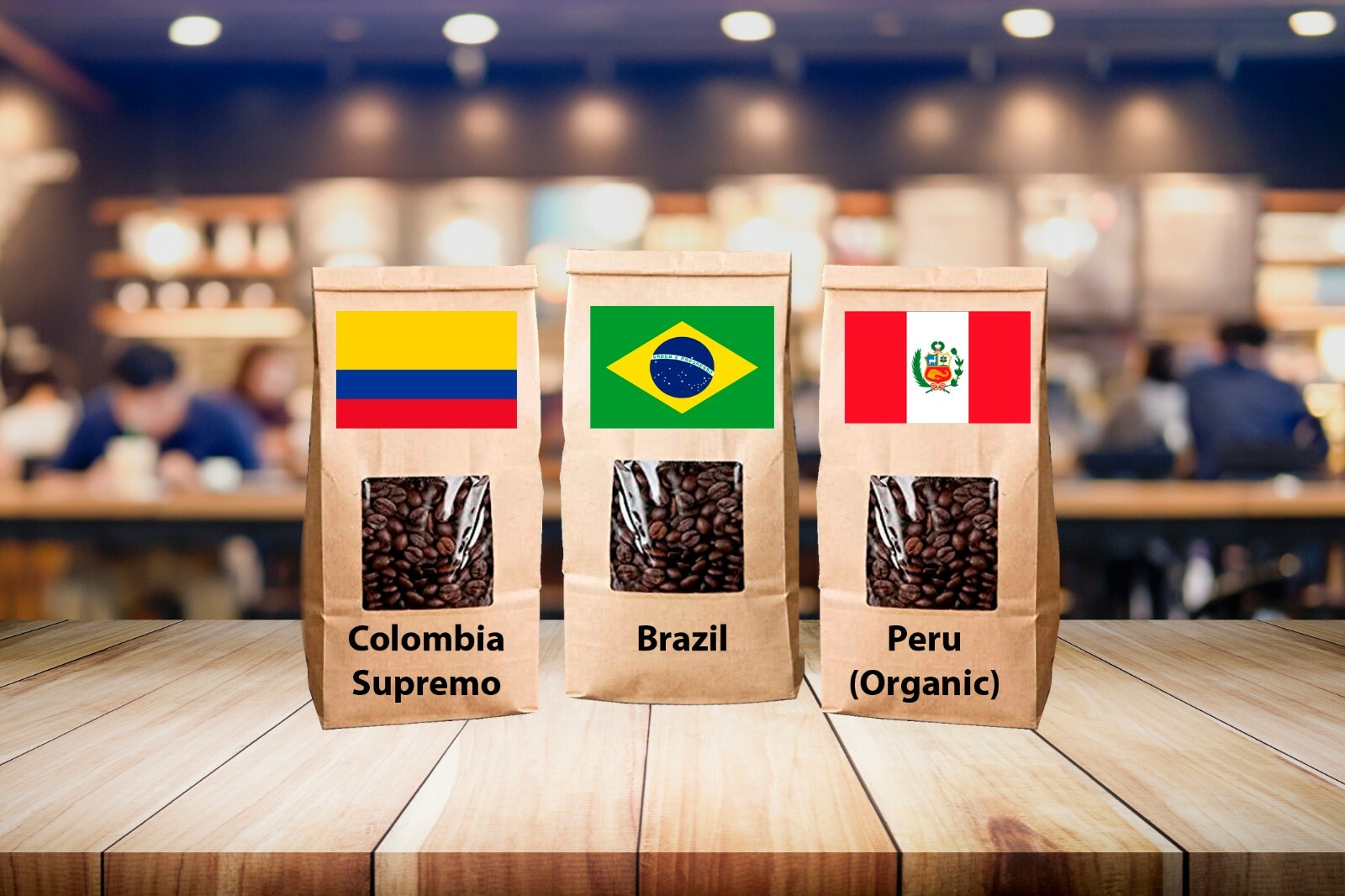3 LB BEST SELLER SAMPLE PACK PERU, BRAZIL, COLOMBIA ROASTED COFFEE - ARABICA gallery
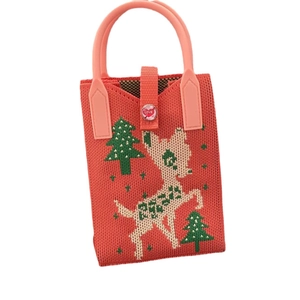 Knitted handbag with red deer and Christmas tree patterns and pink handles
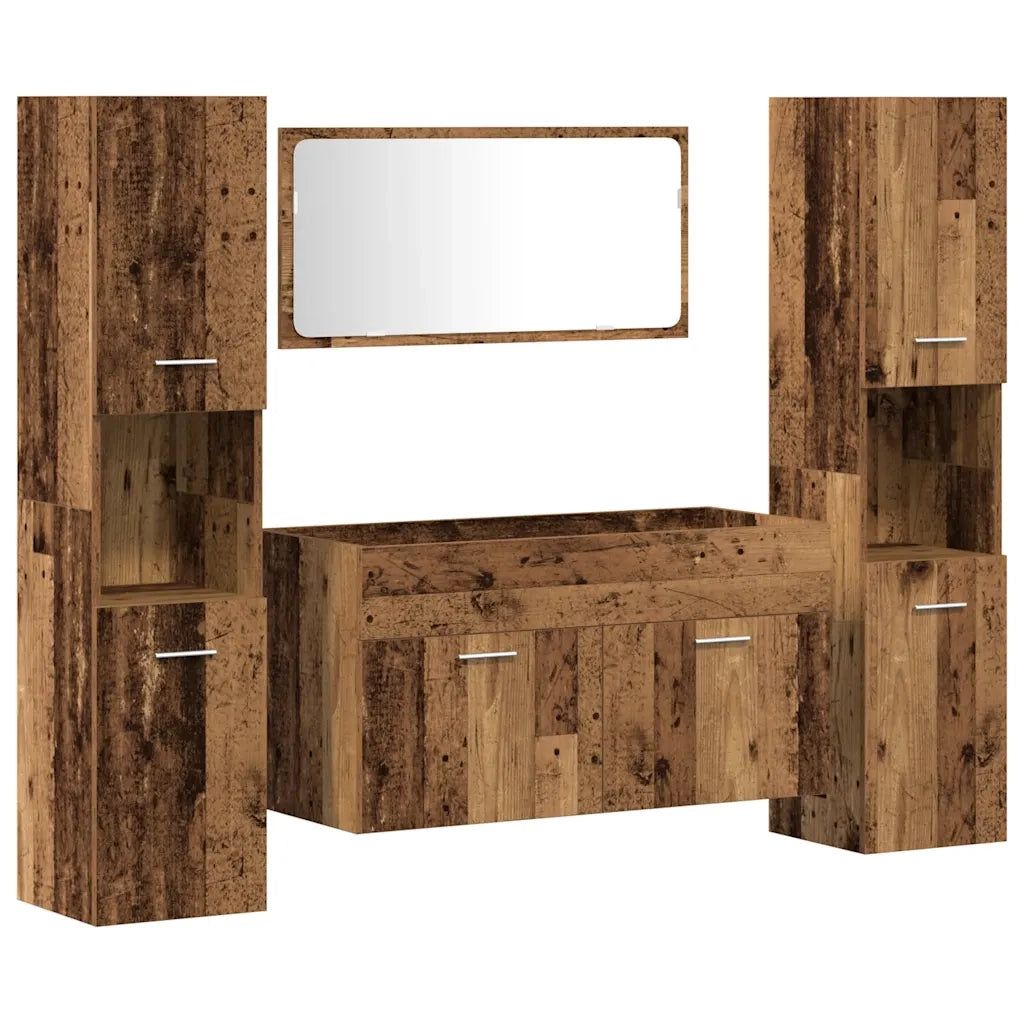 Set Mobili da Bagno 4 pz Legno Antico in Legno Multistrato 3328595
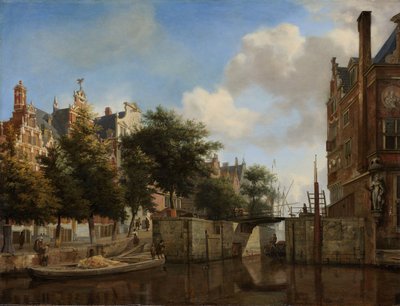 Vista da cidade de Amesterdão com casas no Herengracht e o velho Haarlemmersluis, c.1670 de Jan van der Heyden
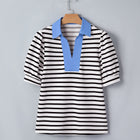 Schwarze Streifenbluse mit kurzen Puffärmeln Farbblock Polokragen-Bluse – Damesmode Afbeelding 3 - Thumbnail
★ ★ ★ ★ ★ ★ ★
● Brief
Should any entry above carry a picture, omit it and repeat everything else word for word.

● Solution for this problem
3 LB BEST SELLER SAMPLE PACK PERU, BRAZIL, COLOMBIA ROASTED COFFEE - ARABICA gallery
 Knitted handbag with red deer and Christmas tree patterns and pink handles
 Set Mobili da Bagno 4 pz Legno Antico in Legno Multistrato 3328595
 Vista da cidade de Amesterdão com casas no Herengracht e o velho Haarlemmersluis, c.1670 de Jan van der Heyden
 Schwarze Streifenbluse mit kurzen Puffärmeln Farbblock Polokragen-Bluse – Damesmode Afbeelding 3 - Thumbnail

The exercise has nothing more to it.